Code 2: two streams run in parallel

< / p>

# Display Python program
# two streams run in parallel

 

import time

from threading import Thread

 

COUNT = 50000000

 

def countdown (n):

  while n & gt; 0 :

n - = 1

 

t1 = Thread (target = countdown, args = (COUNT / / 2 ,))

t2 = Thread (target = countdown, args = (COUNT / / 2 ,))

 

start = < / code> time.time ()

t1.start ()
t2.start ()
t1.join ()
t2. join ()

end = time. time ()

 

print ( `Time taken in seconds -` , end - start)

Exit :

 Time taken in seconds - 2.183610439300537 

As you can see there are two codes in the above code where the process is bound cpu and multithreaded process have the same performance as in a CPU bound program, since the GIL limits the cpu to work with only one thread. The impact of cpu thread and multithreading in Python will be the same.

Why the GIL hasn`t been removed yet:

The GIL is not improving at this time because that Python 2 has a GIL implementation and if we change that in Python 3 it will create a problem for us. So instead of removing the GIL, we are improving the concept of the GIL. This is one reason not to remove the GIL, as python relies heavily on C in the backend and C extension relies heavily on the GIL implementation methods. While there are many other ways the GIL solves problems, most of them are difficult to implement and can slow down the system.

How to deal with the Python GIL:

We use multiprocessing most of the time to prevent the GIL. In this implementation, python provides a different interpreter for each process that starts, so in this case a separate thread is provided for each process in multiprocessing.

# Display Python program
# multiprocessing

 

import multiprocessing 

import time

 

COUNT = 50000000

  

def countdown (n):

while n & gt; 0 :

  n - = 1

 

if __ name__ = = "__ main__" :

# creating processes

start = time.time ()

p1 = multiprocessing.Process (target = countdown , args (COUNT / / 2 ,))

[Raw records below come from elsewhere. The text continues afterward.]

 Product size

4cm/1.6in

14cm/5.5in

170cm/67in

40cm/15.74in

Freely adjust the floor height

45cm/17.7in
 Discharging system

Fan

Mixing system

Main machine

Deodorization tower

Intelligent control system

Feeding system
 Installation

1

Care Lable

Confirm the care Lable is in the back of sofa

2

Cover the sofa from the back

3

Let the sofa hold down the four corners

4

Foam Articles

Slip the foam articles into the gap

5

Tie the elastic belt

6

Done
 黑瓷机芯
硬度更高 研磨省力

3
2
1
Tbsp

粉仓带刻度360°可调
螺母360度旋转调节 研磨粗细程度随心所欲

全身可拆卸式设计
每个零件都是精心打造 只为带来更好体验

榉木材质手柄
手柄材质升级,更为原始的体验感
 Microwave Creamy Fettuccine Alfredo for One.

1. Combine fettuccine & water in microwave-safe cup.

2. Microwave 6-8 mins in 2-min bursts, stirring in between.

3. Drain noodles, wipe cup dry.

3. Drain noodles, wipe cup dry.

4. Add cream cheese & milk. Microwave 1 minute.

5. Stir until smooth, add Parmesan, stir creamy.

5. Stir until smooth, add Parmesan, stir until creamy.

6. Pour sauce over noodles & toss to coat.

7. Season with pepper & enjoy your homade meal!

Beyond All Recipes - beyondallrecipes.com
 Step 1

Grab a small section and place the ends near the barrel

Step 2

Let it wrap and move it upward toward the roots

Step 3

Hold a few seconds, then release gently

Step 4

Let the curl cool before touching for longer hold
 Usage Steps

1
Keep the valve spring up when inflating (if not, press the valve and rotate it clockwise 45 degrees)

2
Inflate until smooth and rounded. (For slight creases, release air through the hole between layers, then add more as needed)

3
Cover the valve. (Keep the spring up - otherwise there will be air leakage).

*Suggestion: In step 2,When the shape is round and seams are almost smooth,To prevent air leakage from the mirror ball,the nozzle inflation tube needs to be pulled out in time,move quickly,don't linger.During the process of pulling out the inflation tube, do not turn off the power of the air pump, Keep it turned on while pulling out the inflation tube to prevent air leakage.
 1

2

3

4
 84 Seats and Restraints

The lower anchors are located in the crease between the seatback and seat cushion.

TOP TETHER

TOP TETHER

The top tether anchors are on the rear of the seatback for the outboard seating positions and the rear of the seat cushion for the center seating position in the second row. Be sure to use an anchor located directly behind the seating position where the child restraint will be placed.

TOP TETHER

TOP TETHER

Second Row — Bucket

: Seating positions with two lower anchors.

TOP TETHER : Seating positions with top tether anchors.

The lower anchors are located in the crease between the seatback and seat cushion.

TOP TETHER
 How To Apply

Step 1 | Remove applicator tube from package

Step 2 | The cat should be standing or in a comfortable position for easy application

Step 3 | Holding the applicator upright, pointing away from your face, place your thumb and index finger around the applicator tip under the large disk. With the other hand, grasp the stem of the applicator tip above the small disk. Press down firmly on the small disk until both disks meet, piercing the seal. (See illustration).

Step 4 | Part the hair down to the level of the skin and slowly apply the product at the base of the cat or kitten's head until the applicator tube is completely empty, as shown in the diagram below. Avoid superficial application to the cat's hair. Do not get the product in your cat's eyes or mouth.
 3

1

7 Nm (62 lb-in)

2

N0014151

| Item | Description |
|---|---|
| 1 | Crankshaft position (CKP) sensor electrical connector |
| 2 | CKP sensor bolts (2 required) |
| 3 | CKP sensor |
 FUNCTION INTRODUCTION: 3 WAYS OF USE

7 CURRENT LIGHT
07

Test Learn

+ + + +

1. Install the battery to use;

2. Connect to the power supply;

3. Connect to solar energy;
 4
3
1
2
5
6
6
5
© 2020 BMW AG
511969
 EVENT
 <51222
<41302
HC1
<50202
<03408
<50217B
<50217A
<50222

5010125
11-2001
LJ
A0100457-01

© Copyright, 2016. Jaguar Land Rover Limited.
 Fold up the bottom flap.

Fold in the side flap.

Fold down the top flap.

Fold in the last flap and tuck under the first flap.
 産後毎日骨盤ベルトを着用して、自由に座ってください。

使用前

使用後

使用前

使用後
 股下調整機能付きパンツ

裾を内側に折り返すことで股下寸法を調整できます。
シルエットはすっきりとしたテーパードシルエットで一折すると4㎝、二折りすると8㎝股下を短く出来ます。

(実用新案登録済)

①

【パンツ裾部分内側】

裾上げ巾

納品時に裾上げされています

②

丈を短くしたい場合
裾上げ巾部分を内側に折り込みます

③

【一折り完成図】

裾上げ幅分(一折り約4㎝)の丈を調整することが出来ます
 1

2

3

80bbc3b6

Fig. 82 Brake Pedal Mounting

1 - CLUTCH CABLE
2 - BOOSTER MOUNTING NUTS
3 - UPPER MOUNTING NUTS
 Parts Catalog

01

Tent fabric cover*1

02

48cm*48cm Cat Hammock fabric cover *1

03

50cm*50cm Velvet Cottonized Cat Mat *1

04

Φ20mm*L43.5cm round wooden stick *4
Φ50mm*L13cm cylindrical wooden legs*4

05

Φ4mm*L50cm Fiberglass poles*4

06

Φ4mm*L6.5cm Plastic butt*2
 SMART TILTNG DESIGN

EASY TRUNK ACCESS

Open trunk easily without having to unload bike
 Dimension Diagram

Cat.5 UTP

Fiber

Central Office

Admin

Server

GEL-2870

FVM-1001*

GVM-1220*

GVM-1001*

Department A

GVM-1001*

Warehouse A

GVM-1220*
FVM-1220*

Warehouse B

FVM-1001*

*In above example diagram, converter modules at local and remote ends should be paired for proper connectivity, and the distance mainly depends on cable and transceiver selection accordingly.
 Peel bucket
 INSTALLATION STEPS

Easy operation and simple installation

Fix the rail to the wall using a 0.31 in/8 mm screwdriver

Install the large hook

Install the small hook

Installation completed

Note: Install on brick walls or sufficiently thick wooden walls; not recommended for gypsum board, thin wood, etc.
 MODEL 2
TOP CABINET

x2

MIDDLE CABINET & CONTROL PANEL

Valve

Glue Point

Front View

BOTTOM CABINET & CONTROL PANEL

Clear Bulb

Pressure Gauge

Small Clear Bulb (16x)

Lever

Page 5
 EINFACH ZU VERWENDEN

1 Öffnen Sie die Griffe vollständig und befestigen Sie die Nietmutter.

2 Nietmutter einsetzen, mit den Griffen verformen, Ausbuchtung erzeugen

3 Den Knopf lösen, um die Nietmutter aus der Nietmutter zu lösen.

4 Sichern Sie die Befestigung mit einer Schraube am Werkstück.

  p2 = multiprocessing.Process (target = countdown, args = (COUNT / / 2 ,))

 

# start process 1

p1.start ()

# start process 2

  p2.start () 

  

# wait for process 1 to finish

p1.join () 

# wait for process 2 to finish

  p2.join ()

end = time.time ()

print ( `Time taken in seconds -` , end - start)

Exit :

 Time taken in seconds - 2.5148496627807617 

As you can see, there is no difference between time consumed by a multi-threaded system and a multiprocessing system. This is due to the fact that a multiprocessor system has to solve its own problems. So it doesn`t fix the problem, but yes, it does provide a solution that the GIL allows you to do with python.